Monday, March 14, 2011
I can't bear to see my own reflection; it reminds me of too many things. Of how I don't know my place in this world, of how I am too afraid to carve myself one because I may isolate myself and have nowhere to go. It reminds me that I am alone, it reminds me of how terrifying that is. It reminds me that the clock is ticking and that I am growing older, still as lost as I always was. I feel old, and tired, like this has been an uphill battle all my life, and I still can't see the crest of the hill, no sign at all of relief. So I hide my face in my hands and cry. The silent sobs shake my body, and nobody notices, and when I face the world again, the only sign that something's wrong is my slightly red ringed eyes. I can't find a way out. The only exit is the one I'm too afraid to take. It means I have to be honest with myself, with everyone. It's not something I'm brave enough to do. What if all it does is show me that I'm more alone than I thought? What if it doesn't lead me to the things I really need? Because some words, when spoken, change the world forever.
Everywhere I look there are remnants of things that are no longer; vestiges of people, of memories, of feelings, and they all bring out something darker than nostalgia. They remind me of times that I knew where I stood, when I was not a speck of dust alone in a cloud.

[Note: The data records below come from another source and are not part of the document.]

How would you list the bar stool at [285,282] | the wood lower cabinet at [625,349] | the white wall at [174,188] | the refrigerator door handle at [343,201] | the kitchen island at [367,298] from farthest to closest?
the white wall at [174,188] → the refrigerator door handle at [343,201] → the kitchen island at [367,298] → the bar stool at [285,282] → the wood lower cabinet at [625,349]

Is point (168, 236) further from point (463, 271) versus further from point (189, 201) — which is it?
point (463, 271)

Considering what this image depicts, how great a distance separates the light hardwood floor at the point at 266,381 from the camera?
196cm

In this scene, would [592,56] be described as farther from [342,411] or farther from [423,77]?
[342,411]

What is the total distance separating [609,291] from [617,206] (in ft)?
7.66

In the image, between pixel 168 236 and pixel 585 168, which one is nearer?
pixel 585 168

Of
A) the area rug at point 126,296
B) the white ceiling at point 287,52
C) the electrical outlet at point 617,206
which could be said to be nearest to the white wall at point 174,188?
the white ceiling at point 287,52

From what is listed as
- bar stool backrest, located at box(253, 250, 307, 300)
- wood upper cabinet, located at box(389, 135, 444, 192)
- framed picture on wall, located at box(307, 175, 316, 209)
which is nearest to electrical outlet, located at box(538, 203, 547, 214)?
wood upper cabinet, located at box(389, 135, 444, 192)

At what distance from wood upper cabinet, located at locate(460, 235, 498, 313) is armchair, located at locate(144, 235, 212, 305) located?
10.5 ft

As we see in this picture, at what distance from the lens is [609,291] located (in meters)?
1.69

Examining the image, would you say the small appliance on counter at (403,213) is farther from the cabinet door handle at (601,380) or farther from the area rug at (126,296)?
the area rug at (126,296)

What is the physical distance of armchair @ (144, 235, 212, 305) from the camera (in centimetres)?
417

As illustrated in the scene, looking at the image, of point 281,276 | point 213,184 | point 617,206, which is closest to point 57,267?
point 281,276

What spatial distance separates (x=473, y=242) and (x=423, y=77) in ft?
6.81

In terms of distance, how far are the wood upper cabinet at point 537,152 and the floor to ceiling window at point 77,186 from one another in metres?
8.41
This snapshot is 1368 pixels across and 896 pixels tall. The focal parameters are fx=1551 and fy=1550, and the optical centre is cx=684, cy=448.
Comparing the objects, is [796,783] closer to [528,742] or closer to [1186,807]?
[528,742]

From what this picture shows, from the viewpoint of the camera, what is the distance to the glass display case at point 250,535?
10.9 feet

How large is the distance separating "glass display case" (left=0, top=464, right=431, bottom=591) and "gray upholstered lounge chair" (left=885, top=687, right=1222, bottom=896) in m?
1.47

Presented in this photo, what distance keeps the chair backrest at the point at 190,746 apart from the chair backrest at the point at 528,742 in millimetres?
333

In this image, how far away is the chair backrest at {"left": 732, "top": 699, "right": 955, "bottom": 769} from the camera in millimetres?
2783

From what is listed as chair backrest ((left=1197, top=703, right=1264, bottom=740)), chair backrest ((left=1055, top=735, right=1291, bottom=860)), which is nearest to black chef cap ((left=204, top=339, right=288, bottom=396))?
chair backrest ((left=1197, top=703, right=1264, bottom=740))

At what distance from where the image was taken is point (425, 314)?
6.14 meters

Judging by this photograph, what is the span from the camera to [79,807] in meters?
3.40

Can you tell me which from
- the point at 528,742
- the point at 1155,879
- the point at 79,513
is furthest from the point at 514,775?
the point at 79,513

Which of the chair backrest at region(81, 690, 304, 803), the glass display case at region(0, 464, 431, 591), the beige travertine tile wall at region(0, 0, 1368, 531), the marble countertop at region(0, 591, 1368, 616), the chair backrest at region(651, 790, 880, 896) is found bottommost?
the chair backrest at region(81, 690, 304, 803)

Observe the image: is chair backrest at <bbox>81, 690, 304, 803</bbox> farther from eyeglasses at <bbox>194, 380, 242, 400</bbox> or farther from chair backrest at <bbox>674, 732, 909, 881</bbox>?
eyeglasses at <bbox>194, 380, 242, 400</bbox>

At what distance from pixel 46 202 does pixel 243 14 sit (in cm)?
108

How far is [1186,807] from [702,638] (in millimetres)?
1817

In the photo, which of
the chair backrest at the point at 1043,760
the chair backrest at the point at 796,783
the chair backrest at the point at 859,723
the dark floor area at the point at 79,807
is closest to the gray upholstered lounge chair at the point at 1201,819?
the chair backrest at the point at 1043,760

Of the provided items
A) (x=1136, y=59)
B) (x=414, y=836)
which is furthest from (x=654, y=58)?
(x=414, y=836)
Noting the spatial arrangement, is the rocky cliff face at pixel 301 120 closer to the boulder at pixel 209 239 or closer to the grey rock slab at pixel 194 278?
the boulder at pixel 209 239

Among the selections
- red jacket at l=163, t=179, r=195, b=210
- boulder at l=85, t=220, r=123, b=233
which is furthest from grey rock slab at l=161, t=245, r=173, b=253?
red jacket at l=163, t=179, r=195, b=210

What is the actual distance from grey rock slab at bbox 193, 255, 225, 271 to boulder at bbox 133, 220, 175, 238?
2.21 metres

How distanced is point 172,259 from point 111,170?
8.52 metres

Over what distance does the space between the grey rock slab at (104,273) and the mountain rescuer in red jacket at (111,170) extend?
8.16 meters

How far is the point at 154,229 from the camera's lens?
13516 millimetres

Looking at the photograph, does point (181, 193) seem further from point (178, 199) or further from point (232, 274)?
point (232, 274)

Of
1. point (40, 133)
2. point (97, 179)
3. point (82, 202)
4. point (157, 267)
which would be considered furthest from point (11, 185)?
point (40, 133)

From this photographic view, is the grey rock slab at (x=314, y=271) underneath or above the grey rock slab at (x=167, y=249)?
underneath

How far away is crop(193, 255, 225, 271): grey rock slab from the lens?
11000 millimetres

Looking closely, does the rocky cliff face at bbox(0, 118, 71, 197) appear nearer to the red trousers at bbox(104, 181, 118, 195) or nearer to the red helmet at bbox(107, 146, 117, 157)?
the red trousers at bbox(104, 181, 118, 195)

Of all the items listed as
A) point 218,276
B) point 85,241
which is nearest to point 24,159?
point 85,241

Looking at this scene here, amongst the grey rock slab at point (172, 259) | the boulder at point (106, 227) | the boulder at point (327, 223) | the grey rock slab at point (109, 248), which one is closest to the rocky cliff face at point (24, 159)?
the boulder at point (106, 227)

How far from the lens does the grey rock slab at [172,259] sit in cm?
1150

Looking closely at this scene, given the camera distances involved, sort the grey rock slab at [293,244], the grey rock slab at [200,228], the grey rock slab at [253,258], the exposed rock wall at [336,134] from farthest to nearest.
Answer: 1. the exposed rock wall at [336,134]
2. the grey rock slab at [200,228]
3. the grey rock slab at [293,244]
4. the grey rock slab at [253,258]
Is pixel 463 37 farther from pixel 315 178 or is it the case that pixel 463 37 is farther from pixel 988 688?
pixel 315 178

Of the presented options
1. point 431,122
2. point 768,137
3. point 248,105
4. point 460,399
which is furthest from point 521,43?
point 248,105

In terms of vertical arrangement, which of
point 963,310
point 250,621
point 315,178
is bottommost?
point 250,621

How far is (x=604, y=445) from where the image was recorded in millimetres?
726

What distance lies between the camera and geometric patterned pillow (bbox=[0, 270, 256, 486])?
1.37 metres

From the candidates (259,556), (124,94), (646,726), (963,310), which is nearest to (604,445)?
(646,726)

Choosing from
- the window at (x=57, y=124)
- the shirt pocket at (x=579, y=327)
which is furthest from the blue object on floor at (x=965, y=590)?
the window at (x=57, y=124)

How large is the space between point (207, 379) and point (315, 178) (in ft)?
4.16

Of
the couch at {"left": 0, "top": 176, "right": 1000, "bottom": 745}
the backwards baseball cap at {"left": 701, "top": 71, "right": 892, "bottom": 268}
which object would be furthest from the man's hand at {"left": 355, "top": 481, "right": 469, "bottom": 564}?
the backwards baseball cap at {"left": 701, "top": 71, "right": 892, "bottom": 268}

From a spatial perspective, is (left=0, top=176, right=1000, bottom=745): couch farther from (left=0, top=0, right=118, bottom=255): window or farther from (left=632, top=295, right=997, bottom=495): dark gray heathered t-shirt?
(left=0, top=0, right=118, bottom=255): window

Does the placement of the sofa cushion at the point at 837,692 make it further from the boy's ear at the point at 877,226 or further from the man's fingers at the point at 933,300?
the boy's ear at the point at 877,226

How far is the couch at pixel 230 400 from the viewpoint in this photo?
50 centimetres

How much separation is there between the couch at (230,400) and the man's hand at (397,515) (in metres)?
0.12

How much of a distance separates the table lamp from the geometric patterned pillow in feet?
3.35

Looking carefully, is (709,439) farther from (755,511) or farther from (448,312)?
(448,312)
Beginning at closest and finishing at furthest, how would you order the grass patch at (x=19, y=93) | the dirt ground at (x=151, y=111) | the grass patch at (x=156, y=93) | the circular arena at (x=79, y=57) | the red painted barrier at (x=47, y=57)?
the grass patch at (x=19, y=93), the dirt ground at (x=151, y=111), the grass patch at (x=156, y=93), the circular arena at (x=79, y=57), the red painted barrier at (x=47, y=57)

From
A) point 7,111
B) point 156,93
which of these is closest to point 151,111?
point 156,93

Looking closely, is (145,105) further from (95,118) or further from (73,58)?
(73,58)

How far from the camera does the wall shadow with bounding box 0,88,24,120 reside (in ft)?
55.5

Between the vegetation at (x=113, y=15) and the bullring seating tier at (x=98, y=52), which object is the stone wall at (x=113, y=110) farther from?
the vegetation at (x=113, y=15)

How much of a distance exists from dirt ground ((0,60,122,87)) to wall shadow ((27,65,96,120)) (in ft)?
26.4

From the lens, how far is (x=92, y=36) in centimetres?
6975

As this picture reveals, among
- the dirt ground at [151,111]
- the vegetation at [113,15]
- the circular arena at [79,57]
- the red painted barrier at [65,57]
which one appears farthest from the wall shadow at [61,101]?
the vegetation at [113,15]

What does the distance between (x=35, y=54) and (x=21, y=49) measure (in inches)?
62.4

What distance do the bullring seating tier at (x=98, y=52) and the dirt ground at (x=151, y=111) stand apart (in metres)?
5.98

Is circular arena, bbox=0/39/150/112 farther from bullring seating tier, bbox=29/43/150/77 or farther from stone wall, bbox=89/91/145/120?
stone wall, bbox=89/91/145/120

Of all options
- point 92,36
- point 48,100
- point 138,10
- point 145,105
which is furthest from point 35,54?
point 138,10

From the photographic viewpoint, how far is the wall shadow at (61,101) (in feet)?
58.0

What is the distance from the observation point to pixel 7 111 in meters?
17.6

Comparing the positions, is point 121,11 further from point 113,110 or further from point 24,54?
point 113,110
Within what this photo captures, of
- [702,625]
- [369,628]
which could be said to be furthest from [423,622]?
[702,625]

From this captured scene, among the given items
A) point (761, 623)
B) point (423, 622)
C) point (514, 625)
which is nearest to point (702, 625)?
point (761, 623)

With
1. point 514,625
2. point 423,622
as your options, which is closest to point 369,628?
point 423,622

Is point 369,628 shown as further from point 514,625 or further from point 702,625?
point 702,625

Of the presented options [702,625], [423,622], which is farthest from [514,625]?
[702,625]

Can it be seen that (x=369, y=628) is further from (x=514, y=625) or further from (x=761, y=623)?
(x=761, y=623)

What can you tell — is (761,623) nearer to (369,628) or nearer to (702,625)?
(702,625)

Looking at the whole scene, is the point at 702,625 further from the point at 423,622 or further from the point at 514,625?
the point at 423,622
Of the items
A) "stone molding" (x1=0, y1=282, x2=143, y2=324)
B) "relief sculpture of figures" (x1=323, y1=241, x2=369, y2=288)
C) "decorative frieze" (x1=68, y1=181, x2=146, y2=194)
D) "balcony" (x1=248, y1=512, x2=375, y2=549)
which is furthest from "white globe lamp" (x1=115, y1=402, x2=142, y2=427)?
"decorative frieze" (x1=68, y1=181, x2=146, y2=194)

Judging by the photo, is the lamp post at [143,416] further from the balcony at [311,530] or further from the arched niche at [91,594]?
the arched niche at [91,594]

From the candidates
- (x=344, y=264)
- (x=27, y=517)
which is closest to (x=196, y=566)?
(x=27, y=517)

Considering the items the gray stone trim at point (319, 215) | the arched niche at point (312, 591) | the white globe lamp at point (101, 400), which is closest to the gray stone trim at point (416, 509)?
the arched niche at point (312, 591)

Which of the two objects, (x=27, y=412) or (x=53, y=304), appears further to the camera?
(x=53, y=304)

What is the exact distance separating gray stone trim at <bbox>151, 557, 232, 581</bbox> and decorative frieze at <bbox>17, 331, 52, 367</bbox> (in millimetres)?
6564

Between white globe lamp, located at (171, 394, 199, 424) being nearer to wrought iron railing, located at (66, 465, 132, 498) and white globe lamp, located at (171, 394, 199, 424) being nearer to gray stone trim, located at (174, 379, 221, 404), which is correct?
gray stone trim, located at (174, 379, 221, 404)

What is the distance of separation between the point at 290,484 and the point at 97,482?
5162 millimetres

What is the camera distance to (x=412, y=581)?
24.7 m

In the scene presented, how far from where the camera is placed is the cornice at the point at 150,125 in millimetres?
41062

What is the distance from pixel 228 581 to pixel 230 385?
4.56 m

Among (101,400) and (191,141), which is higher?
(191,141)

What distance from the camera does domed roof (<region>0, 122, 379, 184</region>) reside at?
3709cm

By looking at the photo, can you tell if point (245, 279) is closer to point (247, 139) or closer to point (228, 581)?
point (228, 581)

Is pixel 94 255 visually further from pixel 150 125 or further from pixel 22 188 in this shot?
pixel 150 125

But alone is how I do things. I'll never speak these words out loud until I've come to terms with it on my own, and I'm sure I'm not going to break down in front of anyone. I'll make sure the only time I'm this vulnerable is in the dark of my bedroom, past the midnight hour, and no one can burst in and see my fragility. Time makes you bolder because the consequences of facing your fear diminish as circumstances change.
All the while I shall wish what I have always wished: that I could sail the sky.